Fewer and fewer times have I ventured out to places during the summer over these years.

"It was in 1999 and I was 39 years old, feeling stagnant in both my career and life, when I quit taking black and white photographs and took up color film photography instead. Liberated from a kind of heavy seriousness of black and white photography, I came to feel more at ease releasing the shutter aimed at various subjects and scenes I had never photographed before in black and white.

I was surprised at the quantity of information contained in color negatives. Moreover, an amazing discovery for me was that the sky, ocean, flowers, and grassy fields were represented so vividly on paper through the darkroom process.

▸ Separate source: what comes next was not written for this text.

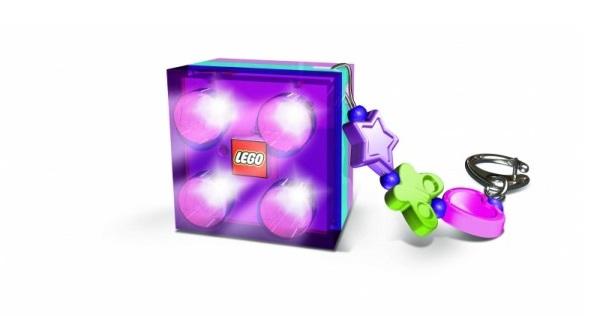 Vyberte si stylovou klíčenku s motivem jedné z oblíbené Friends postaviček a dopřejte si opravdu originální přívěšek na klíče s puncem kvality značky LEGO.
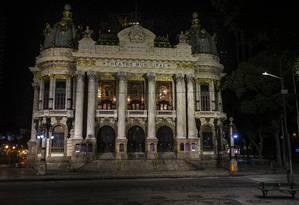 Aos 110 anos, Teatro Municipal tem riscos à segurança de seu acervo que precisam ser revistos, diz relatório do estado Foto: Alexandre Cassiano / Agência O Globo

Feeling that this was a new beginning for my own photography, I started to travel to various places across Japan again carrying my bag filled with rolls of color film. Ashibetsu, Utashinai (Hokkaido); Kanita (Aomori), Kakunodate (Akita); Sanjo (Niigata); Iwai, Awakatsuyama, Onjuku (Chiba); Jogashima (Kanagawa); Saijo (Ehime); Katsurahama (Kochi); Suo-oshima (Yamaguchi); Fukue (Nagasaki); and Naha (Okinawa).....

This year, now 2017, as I sat in my cool, air-conditioned darkroom in the unbearable summer heat just before the end of the rainy season, I longed to see again the photographs of when color photography seemed so fresh to me. This is a book compiling those photographs, overflowing with the light of those summer days."